We found that the path to our house was an Indian trail, winding about a mile up the bluff from the beach; the trees shutting overhead, and all about us a drooping white spirea, a most bridal-looking flower. Here and there, on some precipitous bank, was the red Indian-flame. Every once in a while, we came to a little opening looking down upon the sea; and the sound of it was always in our ears. At last we reached a partially cleared space, and there stood the house; behind it a mountain range, with snow filling all the ravines, and, below, the fulness and prime of summer. We are nearly at the foot of the hills, which send us down their snow-winds night and morning, and their ice-cold water. Between us and them are the fir-trees, two hundred and fifty and three hundred feet high; and all around, in the burnt land, a wilderness of bloom,—the purple fireweed, that grows taller than our heads, and in the richest luxuriance, of the same color as the Alpine rose,—a beautiful foreground for snowy hills.

The house is not ready for us. We are obliged at present, for want of a chimney, to stop with our nearest neighbor. But we pay it frequent visits. Yesterday, as we sat there, we received a call from two Indians, in extreme undress. They walked in with perfect freedom, and sat down on the floor. We shall endeavor to procure from Victoria a dictionary of the Haidah, Chinook, and other Indian languages, by the aid of which we shall be able to receive such visitors in a more satisfactory manner. At present, we can only smile very much at them. Fortunately, on this occasion, our carpenter was present, who told us that the man was called "Hunter," which served as an introduction. Hunter took from the woman a white bag, in which was a young wild bird, and put it into my hands. The carpenter said that this Indian had done some work for him, bringing up lumber from the beach, etc., and had come for his pay; that he would not take a white man's word for a moment, but if, in making an agreement with him, a white man gave him a little bit of paper with any thing written on it, he was perfectly satisfied, and said, "You my tilikum [relation]—I wait."

The neighbor with whom we are stopping says, that, the night before we came, a wildcat glared in at her as she sat at her window.

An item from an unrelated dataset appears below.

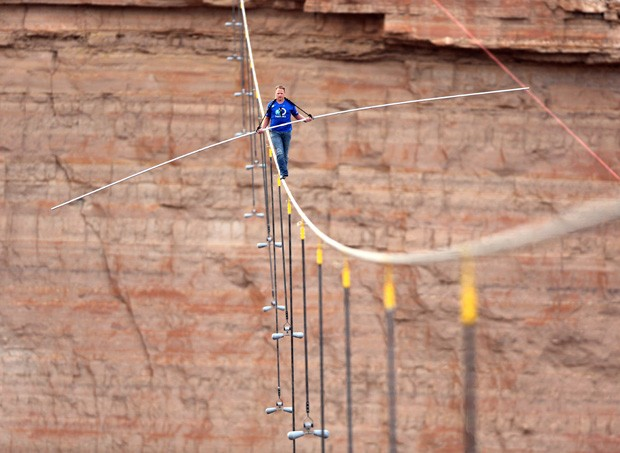 Nik Wallenda atravessou o rio Little Colorado, no Arizona, sem equipamentos de segurança a mais de 457 m de altura (Foto: Discovery Channel, Tiffany Brown/AP)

It looks very wild here, the fir-trees are so shaggy. I think the bears yet live under them. Many of the trees are dead. When the setting sun lights up the bare, pointed trunks, the great troops of firs look like an army with spears of gold, climbing the hills.

July 30, 1865.

To-day, as we were descending by the trail from the bluff to the beach, we saw a funeral procession slowly ascending the wagon-road. It came from the Sailors' Hospital. We waited until it passed. The cart containing the coffin was drawn by oxen, and followed by a little white dog and a few decrepit sailors. There was no sign of mourning, but a reverent look in their faces. The body had been wrapped in a flag by brotherly hands. The deep music of the surf followed them, and the dark fir-branches met overhead.

In California, the poorest of people, by the competition of undertakers, are furnished, at low rates, with the use of silver-mounted hearses and nodding plumes, a shrouding of crape, and a long line of carriages. Even those who have really loved the one who is gone seem, in some incomprehensible way, to find a solace in these manifestations, and would have considered this sailor's solitary funeral the extreme of desolation. But Nature took him gently to her bosom; the soft sky and the fragrant earth seemed to be calling him home.

We found by inquiry that it was the funeral of an entirely unknown sailor, who had not even any distant friends to whom he wished messages sent. His few possessions he left for the use of the children of the place, and quietly closed his eyes among strangers, returning peacefully to the unknown country whence he came.